***** DOCUMENT PASSAGE

Dear Christoph,

I don't see how what you suggest can work in a mixed-effects model. 

In the case you originally raised, of independent observations, you should be 
able to recover the coefficients for the multinomial logit model by fitting the 
logits that I suggested in my earlier email, but notice that these are each for 
a subset of the observations. As well, even in this case, because the binary 
logit models are not independent, you can't get the log-likelihood for the 
multinomial logit model by adding the log-likelihoods for the binary logit 
models. 

Moreover, in the mixed-effects case, you can't AFAICS subset the observations 
in this manner.

Best,
 John

On Wed, 23 Jul 2014 21:54:17 +0200
 Christoph Scherber <csche...@gwdg.de> wrote:
> Dear John and R-helpers,
> 
> Thanks for your replies that were both very helpful.
> 
> The reason I was asking is that I´m searching for an easier way to 
> incorporate *random effects* in a multinomial model.

**********
***** DATA LINES

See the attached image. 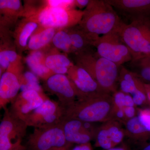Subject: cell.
<instances>
[{"mask_svg": "<svg viewBox=\"0 0 150 150\" xmlns=\"http://www.w3.org/2000/svg\"><path fill=\"white\" fill-rule=\"evenodd\" d=\"M24 17L37 21L40 26L57 29H67L79 24L83 11L75 8L51 7L45 1H25Z\"/></svg>", "mask_w": 150, "mask_h": 150, "instance_id": "cell-1", "label": "cell"}, {"mask_svg": "<svg viewBox=\"0 0 150 150\" xmlns=\"http://www.w3.org/2000/svg\"><path fill=\"white\" fill-rule=\"evenodd\" d=\"M74 59L76 65L85 69L104 92L112 94L117 90L121 67L92 50L75 54Z\"/></svg>", "mask_w": 150, "mask_h": 150, "instance_id": "cell-2", "label": "cell"}, {"mask_svg": "<svg viewBox=\"0 0 150 150\" xmlns=\"http://www.w3.org/2000/svg\"><path fill=\"white\" fill-rule=\"evenodd\" d=\"M114 103L112 94L101 93L78 100L64 109V118L103 123L112 120Z\"/></svg>", "mask_w": 150, "mask_h": 150, "instance_id": "cell-3", "label": "cell"}, {"mask_svg": "<svg viewBox=\"0 0 150 150\" xmlns=\"http://www.w3.org/2000/svg\"><path fill=\"white\" fill-rule=\"evenodd\" d=\"M79 25L87 32L104 35L118 28L123 21L106 0H90Z\"/></svg>", "mask_w": 150, "mask_h": 150, "instance_id": "cell-4", "label": "cell"}, {"mask_svg": "<svg viewBox=\"0 0 150 150\" xmlns=\"http://www.w3.org/2000/svg\"><path fill=\"white\" fill-rule=\"evenodd\" d=\"M121 37L132 55L131 62L150 56V20L134 21L120 27Z\"/></svg>", "mask_w": 150, "mask_h": 150, "instance_id": "cell-5", "label": "cell"}, {"mask_svg": "<svg viewBox=\"0 0 150 150\" xmlns=\"http://www.w3.org/2000/svg\"><path fill=\"white\" fill-rule=\"evenodd\" d=\"M120 26L115 30L100 36L95 47L98 55L121 67L125 63L131 62L132 56L121 37Z\"/></svg>", "mask_w": 150, "mask_h": 150, "instance_id": "cell-6", "label": "cell"}, {"mask_svg": "<svg viewBox=\"0 0 150 150\" xmlns=\"http://www.w3.org/2000/svg\"><path fill=\"white\" fill-rule=\"evenodd\" d=\"M69 144L65 138L62 121L48 127L34 128L28 137L26 146L28 150H53Z\"/></svg>", "mask_w": 150, "mask_h": 150, "instance_id": "cell-7", "label": "cell"}, {"mask_svg": "<svg viewBox=\"0 0 150 150\" xmlns=\"http://www.w3.org/2000/svg\"><path fill=\"white\" fill-rule=\"evenodd\" d=\"M4 110L0 124V150H8L22 144L28 126L24 120L11 113L8 108Z\"/></svg>", "mask_w": 150, "mask_h": 150, "instance_id": "cell-8", "label": "cell"}, {"mask_svg": "<svg viewBox=\"0 0 150 150\" xmlns=\"http://www.w3.org/2000/svg\"><path fill=\"white\" fill-rule=\"evenodd\" d=\"M45 89L57 97L64 109L69 107L79 97L76 87L67 74H55L44 81Z\"/></svg>", "mask_w": 150, "mask_h": 150, "instance_id": "cell-9", "label": "cell"}, {"mask_svg": "<svg viewBox=\"0 0 150 150\" xmlns=\"http://www.w3.org/2000/svg\"><path fill=\"white\" fill-rule=\"evenodd\" d=\"M64 115V109L60 103L49 98L28 115L25 121L28 126L43 128L62 122Z\"/></svg>", "mask_w": 150, "mask_h": 150, "instance_id": "cell-10", "label": "cell"}, {"mask_svg": "<svg viewBox=\"0 0 150 150\" xmlns=\"http://www.w3.org/2000/svg\"><path fill=\"white\" fill-rule=\"evenodd\" d=\"M22 64L11 66L0 79V108L4 109L18 94L21 88L23 73Z\"/></svg>", "mask_w": 150, "mask_h": 150, "instance_id": "cell-11", "label": "cell"}, {"mask_svg": "<svg viewBox=\"0 0 150 150\" xmlns=\"http://www.w3.org/2000/svg\"><path fill=\"white\" fill-rule=\"evenodd\" d=\"M63 124L66 140L73 145L90 143L94 140L98 127L93 123L72 118H64Z\"/></svg>", "mask_w": 150, "mask_h": 150, "instance_id": "cell-12", "label": "cell"}, {"mask_svg": "<svg viewBox=\"0 0 150 150\" xmlns=\"http://www.w3.org/2000/svg\"><path fill=\"white\" fill-rule=\"evenodd\" d=\"M49 98L43 91L35 90L23 91L11 103L10 111L22 120Z\"/></svg>", "mask_w": 150, "mask_h": 150, "instance_id": "cell-13", "label": "cell"}, {"mask_svg": "<svg viewBox=\"0 0 150 150\" xmlns=\"http://www.w3.org/2000/svg\"><path fill=\"white\" fill-rule=\"evenodd\" d=\"M123 125L119 121L110 120L98 126L95 137V146L103 150L117 147L125 137Z\"/></svg>", "mask_w": 150, "mask_h": 150, "instance_id": "cell-14", "label": "cell"}, {"mask_svg": "<svg viewBox=\"0 0 150 150\" xmlns=\"http://www.w3.org/2000/svg\"><path fill=\"white\" fill-rule=\"evenodd\" d=\"M115 10L131 21L150 20V0H106Z\"/></svg>", "mask_w": 150, "mask_h": 150, "instance_id": "cell-15", "label": "cell"}, {"mask_svg": "<svg viewBox=\"0 0 150 150\" xmlns=\"http://www.w3.org/2000/svg\"><path fill=\"white\" fill-rule=\"evenodd\" d=\"M67 75L78 91L79 95L78 100L105 93L90 74L79 66L73 65Z\"/></svg>", "mask_w": 150, "mask_h": 150, "instance_id": "cell-16", "label": "cell"}, {"mask_svg": "<svg viewBox=\"0 0 150 150\" xmlns=\"http://www.w3.org/2000/svg\"><path fill=\"white\" fill-rule=\"evenodd\" d=\"M66 29L69 34L74 54L91 50L100 37L87 32L79 25Z\"/></svg>", "mask_w": 150, "mask_h": 150, "instance_id": "cell-17", "label": "cell"}, {"mask_svg": "<svg viewBox=\"0 0 150 150\" xmlns=\"http://www.w3.org/2000/svg\"><path fill=\"white\" fill-rule=\"evenodd\" d=\"M40 26L36 21L26 17L23 18L17 24L12 37L17 51L20 55L27 50L30 38Z\"/></svg>", "mask_w": 150, "mask_h": 150, "instance_id": "cell-18", "label": "cell"}, {"mask_svg": "<svg viewBox=\"0 0 150 150\" xmlns=\"http://www.w3.org/2000/svg\"><path fill=\"white\" fill-rule=\"evenodd\" d=\"M1 29L9 30L20 17H23L24 6L20 0H1Z\"/></svg>", "mask_w": 150, "mask_h": 150, "instance_id": "cell-19", "label": "cell"}, {"mask_svg": "<svg viewBox=\"0 0 150 150\" xmlns=\"http://www.w3.org/2000/svg\"><path fill=\"white\" fill-rule=\"evenodd\" d=\"M22 64L21 57L18 54L14 42L10 35L1 36L0 75L11 66Z\"/></svg>", "mask_w": 150, "mask_h": 150, "instance_id": "cell-20", "label": "cell"}, {"mask_svg": "<svg viewBox=\"0 0 150 150\" xmlns=\"http://www.w3.org/2000/svg\"><path fill=\"white\" fill-rule=\"evenodd\" d=\"M119 77L126 80L131 86L133 93L132 96L137 106H142L148 104V100L145 83L136 73L129 71L123 66L120 69Z\"/></svg>", "mask_w": 150, "mask_h": 150, "instance_id": "cell-21", "label": "cell"}, {"mask_svg": "<svg viewBox=\"0 0 150 150\" xmlns=\"http://www.w3.org/2000/svg\"><path fill=\"white\" fill-rule=\"evenodd\" d=\"M59 30L39 26L30 38L27 50L30 52L44 51L51 44L54 35Z\"/></svg>", "mask_w": 150, "mask_h": 150, "instance_id": "cell-22", "label": "cell"}, {"mask_svg": "<svg viewBox=\"0 0 150 150\" xmlns=\"http://www.w3.org/2000/svg\"><path fill=\"white\" fill-rule=\"evenodd\" d=\"M53 50L45 53L44 62L47 68L54 74H67L70 67L74 65L68 56Z\"/></svg>", "mask_w": 150, "mask_h": 150, "instance_id": "cell-23", "label": "cell"}, {"mask_svg": "<svg viewBox=\"0 0 150 150\" xmlns=\"http://www.w3.org/2000/svg\"><path fill=\"white\" fill-rule=\"evenodd\" d=\"M45 51L30 52L25 58V62L31 72L44 81L55 74L45 65Z\"/></svg>", "mask_w": 150, "mask_h": 150, "instance_id": "cell-24", "label": "cell"}, {"mask_svg": "<svg viewBox=\"0 0 150 150\" xmlns=\"http://www.w3.org/2000/svg\"><path fill=\"white\" fill-rule=\"evenodd\" d=\"M124 126L125 137L135 144L142 145V146L147 144V142L150 139V132L142 126L138 116L128 120Z\"/></svg>", "mask_w": 150, "mask_h": 150, "instance_id": "cell-25", "label": "cell"}, {"mask_svg": "<svg viewBox=\"0 0 150 150\" xmlns=\"http://www.w3.org/2000/svg\"><path fill=\"white\" fill-rule=\"evenodd\" d=\"M51 43L56 49L61 50L66 54H73L71 40L66 29L58 30L54 35Z\"/></svg>", "mask_w": 150, "mask_h": 150, "instance_id": "cell-26", "label": "cell"}, {"mask_svg": "<svg viewBox=\"0 0 150 150\" xmlns=\"http://www.w3.org/2000/svg\"><path fill=\"white\" fill-rule=\"evenodd\" d=\"M137 69L136 74L145 83H150V56L131 62Z\"/></svg>", "mask_w": 150, "mask_h": 150, "instance_id": "cell-27", "label": "cell"}, {"mask_svg": "<svg viewBox=\"0 0 150 150\" xmlns=\"http://www.w3.org/2000/svg\"><path fill=\"white\" fill-rule=\"evenodd\" d=\"M112 96L115 107L123 108L127 106H137L131 95L117 90L112 94Z\"/></svg>", "mask_w": 150, "mask_h": 150, "instance_id": "cell-28", "label": "cell"}, {"mask_svg": "<svg viewBox=\"0 0 150 150\" xmlns=\"http://www.w3.org/2000/svg\"><path fill=\"white\" fill-rule=\"evenodd\" d=\"M46 5L51 7L62 8H75V0H47L45 1Z\"/></svg>", "mask_w": 150, "mask_h": 150, "instance_id": "cell-29", "label": "cell"}, {"mask_svg": "<svg viewBox=\"0 0 150 150\" xmlns=\"http://www.w3.org/2000/svg\"><path fill=\"white\" fill-rule=\"evenodd\" d=\"M137 116L142 126L150 132V109H138Z\"/></svg>", "mask_w": 150, "mask_h": 150, "instance_id": "cell-30", "label": "cell"}, {"mask_svg": "<svg viewBox=\"0 0 150 150\" xmlns=\"http://www.w3.org/2000/svg\"><path fill=\"white\" fill-rule=\"evenodd\" d=\"M123 110L127 121L138 115V110L137 109V106L125 107L123 108Z\"/></svg>", "mask_w": 150, "mask_h": 150, "instance_id": "cell-31", "label": "cell"}, {"mask_svg": "<svg viewBox=\"0 0 150 150\" xmlns=\"http://www.w3.org/2000/svg\"><path fill=\"white\" fill-rule=\"evenodd\" d=\"M69 150H93L91 143L83 144L77 145Z\"/></svg>", "mask_w": 150, "mask_h": 150, "instance_id": "cell-32", "label": "cell"}, {"mask_svg": "<svg viewBox=\"0 0 150 150\" xmlns=\"http://www.w3.org/2000/svg\"><path fill=\"white\" fill-rule=\"evenodd\" d=\"M90 0H75V6L76 7L82 9L88 6Z\"/></svg>", "mask_w": 150, "mask_h": 150, "instance_id": "cell-33", "label": "cell"}, {"mask_svg": "<svg viewBox=\"0 0 150 150\" xmlns=\"http://www.w3.org/2000/svg\"><path fill=\"white\" fill-rule=\"evenodd\" d=\"M145 86L147 96L148 102H149V104L150 105V83H145Z\"/></svg>", "mask_w": 150, "mask_h": 150, "instance_id": "cell-34", "label": "cell"}, {"mask_svg": "<svg viewBox=\"0 0 150 150\" xmlns=\"http://www.w3.org/2000/svg\"><path fill=\"white\" fill-rule=\"evenodd\" d=\"M8 150H28V149L26 146H24V145L21 144L15 147L12 148V149H10Z\"/></svg>", "mask_w": 150, "mask_h": 150, "instance_id": "cell-35", "label": "cell"}, {"mask_svg": "<svg viewBox=\"0 0 150 150\" xmlns=\"http://www.w3.org/2000/svg\"><path fill=\"white\" fill-rule=\"evenodd\" d=\"M103 150H128V149L127 148L125 147L117 146L115 147L112 148V149H109Z\"/></svg>", "mask_w": 150, "mask_h": 150, "instance_id": "cell-36", "label": "cell"}, {"mask_svg": "<svg viewBox=\"0 0 150 150\" xmlns=\"http://www.w3.org/2000/svg\"><path fill=\"white\" fill-rule=\"evenodd\" d=\"M73 145L70 144L68 145V146H66L64 147L60 148V149H54L53 150H69L70 149L72 148Z\"/></svg>", "mask_w": 150, "mask_h": 150, "instance_id": "cell-37", "label": "cell"}, {"mask_svg": "<svg viewBox=\"0 0 150 150\" xmlns=\"http://www.w3.org/2000/svg\"><path fill=\"white\" fill-rule=\"evenodd\" d=\"M141 150H150V142L143 146Z\"/></svg>", "mask_w": 150, "mask_h": 150, "instance_id": "cell-38", "label": "cell"}]
</instances>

**********

- [TO BE DONE]:
1) Please write out the passage of the multinomial logit email that begins at the words "On Wed, 23 Jul" and stops after "a multinomial model.".
2) Extend the multinomial logit email, picking up right after its last sentence.
The lines are material kept apart from the multinomial logit email.

- [ANSWERS PER TASK]:
1)
On Wed, 23 Jul 2014 21:54:17 +0200
 Christoph Scherber <csche...@gwdg.de> wrote:
> Dear John and R-helpers,
> 
> Thanks for your replies that were both very helpful.
> 
> The reason I was asking is that I´m searching for an easier way to 
> incorporate *random effects* in a multinomial model.

2)
> 
> I was hoping that *combinations of binomial glmmPQL or lmer calls* might be 
> able to do the job - as MCMCglmm would require me to become Bayesian...
> 
> Do you think that combinations of binomial GLMs or glmmPQLs/lmer models would 
> make sense? (example code again below, still without random effects)
> 
> The responses I deal with usually have >50 categories.
> 
> Thanks again and best wishes,
> Christoph
> 
> #Example code again (thanks Charles Berry for pointing me at how to use 
> sapply in this context):
> #set up data: (don´t care what they are, just for playing)
> set.seed(0)
> cats=c("oligolectic","polylectic","specialist","generalist")
> explan1=c("natural","managed")
> 
> multicats=factor(sample(cats,replace=T,100,prob=c(0.5,0.2,0.1,0.5)))
> multiplan1=factor(rep(explan1,50))
> 
> ##
> library(nnet)
> m2=multinom(multicats~multiplan1)
> 
> ggen.preds <-
>      sapply( levels(multicats),
>              function(x) predict(glm(I(multicats==x)~multiplan1,
>                           family=binomial),type="response"))
> 
> max(abs(ggen.preds-predict(m2,type="probs")))
> 
> 
> 
> 
> 
> Am 22.07.2014 22:20, schrieb John Fox:
> > Dear Christoph,
> >
> > If I understand correctly what you've done, the two approaches are not 
> > equivalent and should not in general produce the same fitted probabilities.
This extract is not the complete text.